Smallholders and family farms play an important role in agriculture. They help provide food for the growing world population, create and preserve jobs in rural areas, and stem the rural exodus. In order to stay in business, smallholders and family farms need stable markets, an infrastructure adapted to their needs, and access to education, training and to financial and information services. The SDC helps smallholders and family farms to adapt to change and to boost production in a sustainable way. Three films offer insights into the daily life of smallholder farms and the SDC’s work in this area. The UN has declared 2014 the International Year of Family Farming.
Some 70% of the people living in poverty around the world live in rural areas and depend to a large extent on agriculture for their livelihood. Smallholders produce about 50% of the food worldwide and 500 million small farms are located in developing countries, where hunger is most prevalent.
Harnessing women’s potential more effectively
The SDC’s support for smallholders and family farms in developing countries mainly consists of assisting them to adapt to climate change, to changing available means and methods of production and to new market demands in order to boost and improve their production. Women carry out about 50% of agricultural work in Africa and Asia. Yet because they have insufficient access to the means of production, their agricultural yields are 20-30% lower than men’s. Giving women better access to means of production could reduce hunger in developing countries by around 17%.
The SDC’s activities are focused on the following areas:
- Establishing a regulatory international framework that supports smallholder farming (including seed regulations and international trade rules)

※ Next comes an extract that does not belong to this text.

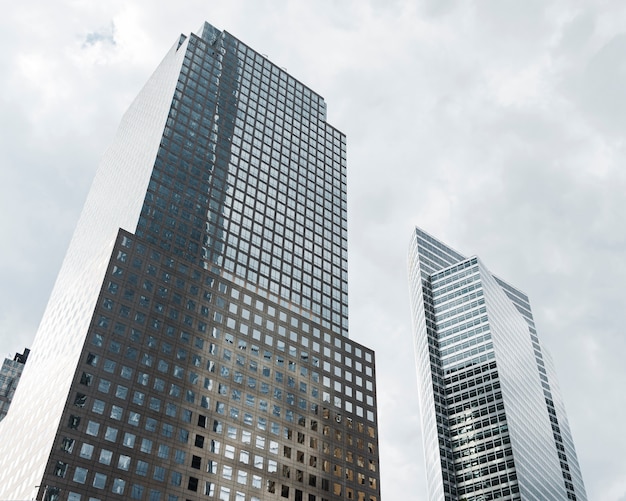 Low angle tall buildings with grey clouds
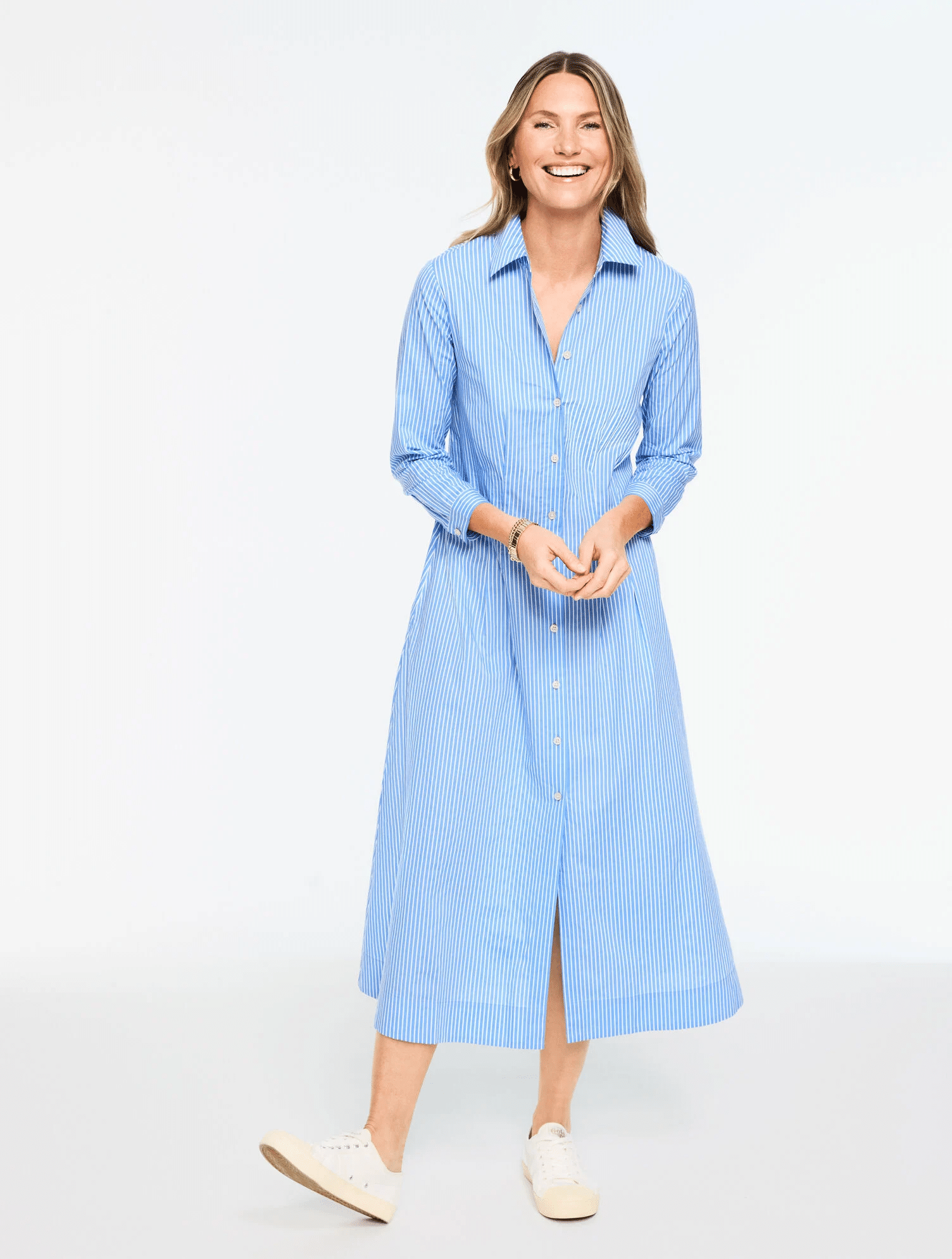 Lightweight cotton poplin shirt dress styled with white sneakers for sightseeing and comfortable travel days for women over 50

- Securing access to natural resources such as land and water
- Strengthening farmers’ organisations to enable them to offer their members better services and to voice their concerns more effectively in the political arena
- Improving access to services, particularly for women small farmers, to realise their untapped potential
- Ensuring better access for women and young people to means of production
- Improving storage and processing of agricultural products to reduce postharvest losses
- Promoting research and advice on new technologies adapted to the needs of smallholders and family farms
- Creating alternative sources of income for smallholder farmers
Smallholder
The UN Food and Agriculture Organisation (FAO) defines smallholder as small-scale farmers, pastoralists, forest keepers and fishers who manage areas below 10 hectares. Smallholder farms are characterized by family-focused motives and it is the families who are responsible for everything from production to farm maintenance. Part of what is produced is consumed by the family itself. Smallholder farming is about a third less productive than large-scale farming. Despite this fact – or indeed because of it – the international community is increasingly convinced that supporting smallholder and family farming can contribute to alleviating world hunger and poverty.